Since BHD is considered an adult-onset disorder, we do not recommend any additional screening in children with SMS for symptoms related to BHD. Importantly, the diagnosis of BHD is based on the presence of specific features discussed previously. Most people with SMS have an increased chance of developing BHD, but the diagnosis should never be made in children or adults who show no evidence of features. Having one hit (an SMS deletion) does not mean that a person has or ever will develop the clinical features of BHD.

Learn more about BHD
In its most recently published GeneReview of SMS, the PRISMS Professional Advisory Board includes the following recommendation for people with SMS who have a confirmed diagnosis of BHD:

“The common deletion results in haploinsufficiency (one missing copy) of FLCN that is associated with Birt-Hogg-Dubé (BHD) syndrome, raising a theoretic concern for increased risk of renal carcinoma (kidney cancer) in individuals with SMS… While unstudied, the co-occurrence of renal tumors in a few unrelated adults with SMS suggests that precautionary cancer surveillance may be considered in adulthood for individuals with co-occurring BHD syndrome.”

Translated, this means that adults with SMS and their families should be aware of BHD symptoms and discuss any concerns with their healthcare providers. If an adult with SMS is diagnosed with BHD, the usual guidelines for BHD monitoring should be considered, including regular abdominal imaging using MRI for early detection of cancer. Current recommendations suggest abdominal imaging of kidneys with initial screening at age 20, with repeat lifelong screening every 3 years.

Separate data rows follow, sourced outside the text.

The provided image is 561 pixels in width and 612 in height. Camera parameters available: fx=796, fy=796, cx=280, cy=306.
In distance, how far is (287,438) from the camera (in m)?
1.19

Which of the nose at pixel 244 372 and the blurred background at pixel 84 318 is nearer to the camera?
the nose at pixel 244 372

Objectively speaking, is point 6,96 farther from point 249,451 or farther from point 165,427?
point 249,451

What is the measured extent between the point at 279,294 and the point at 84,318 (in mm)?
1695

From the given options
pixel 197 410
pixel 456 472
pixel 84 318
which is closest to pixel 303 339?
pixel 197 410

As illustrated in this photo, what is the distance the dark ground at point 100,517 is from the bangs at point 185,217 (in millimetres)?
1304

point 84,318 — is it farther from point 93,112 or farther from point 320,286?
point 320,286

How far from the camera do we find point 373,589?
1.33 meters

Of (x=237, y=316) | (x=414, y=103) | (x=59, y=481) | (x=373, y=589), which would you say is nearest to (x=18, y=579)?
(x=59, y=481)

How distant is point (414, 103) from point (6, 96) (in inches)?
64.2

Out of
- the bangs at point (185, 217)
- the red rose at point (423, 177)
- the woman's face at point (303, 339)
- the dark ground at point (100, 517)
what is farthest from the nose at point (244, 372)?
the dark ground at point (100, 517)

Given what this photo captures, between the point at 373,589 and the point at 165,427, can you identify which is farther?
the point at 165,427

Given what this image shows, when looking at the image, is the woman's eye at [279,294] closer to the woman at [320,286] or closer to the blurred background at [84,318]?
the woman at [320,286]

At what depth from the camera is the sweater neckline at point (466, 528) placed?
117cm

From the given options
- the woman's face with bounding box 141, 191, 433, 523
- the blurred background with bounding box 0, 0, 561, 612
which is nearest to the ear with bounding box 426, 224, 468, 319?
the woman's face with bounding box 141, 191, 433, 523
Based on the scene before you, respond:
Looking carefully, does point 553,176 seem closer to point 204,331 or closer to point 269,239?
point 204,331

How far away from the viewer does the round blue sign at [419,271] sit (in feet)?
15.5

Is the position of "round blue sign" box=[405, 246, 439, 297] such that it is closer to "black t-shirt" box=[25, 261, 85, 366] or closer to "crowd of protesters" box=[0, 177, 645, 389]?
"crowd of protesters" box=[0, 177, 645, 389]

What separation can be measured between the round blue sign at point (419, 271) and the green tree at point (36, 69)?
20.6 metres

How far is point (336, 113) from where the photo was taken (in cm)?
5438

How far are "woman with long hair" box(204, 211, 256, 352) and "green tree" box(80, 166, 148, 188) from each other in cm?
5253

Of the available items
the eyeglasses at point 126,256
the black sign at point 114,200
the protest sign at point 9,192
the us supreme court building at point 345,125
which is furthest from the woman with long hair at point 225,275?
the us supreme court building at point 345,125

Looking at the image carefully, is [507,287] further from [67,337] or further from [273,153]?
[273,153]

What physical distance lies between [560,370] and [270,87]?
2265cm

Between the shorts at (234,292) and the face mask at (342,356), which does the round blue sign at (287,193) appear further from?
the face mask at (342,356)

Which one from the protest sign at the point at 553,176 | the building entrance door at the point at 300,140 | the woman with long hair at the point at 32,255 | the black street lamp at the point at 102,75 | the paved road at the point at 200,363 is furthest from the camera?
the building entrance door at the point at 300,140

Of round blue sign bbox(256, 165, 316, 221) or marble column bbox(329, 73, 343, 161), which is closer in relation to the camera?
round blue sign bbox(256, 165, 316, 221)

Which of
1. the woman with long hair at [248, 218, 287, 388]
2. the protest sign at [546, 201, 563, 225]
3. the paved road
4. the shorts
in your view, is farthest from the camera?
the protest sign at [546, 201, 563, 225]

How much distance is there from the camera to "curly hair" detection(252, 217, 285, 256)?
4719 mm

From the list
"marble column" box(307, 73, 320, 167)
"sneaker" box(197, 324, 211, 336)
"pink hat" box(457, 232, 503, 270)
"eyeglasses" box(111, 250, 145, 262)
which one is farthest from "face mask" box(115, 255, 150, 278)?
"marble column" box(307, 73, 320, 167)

Although many studies have been published on both BHD and SMS as separate disorders, little is known about how these two disorders interact together. More research remains to be done, and PRISMS’ professional advisors will continue to monitor new developments. As always, participation by PRISMS families in the SMS Patient Registry and SMS research will be crucial to finding answers.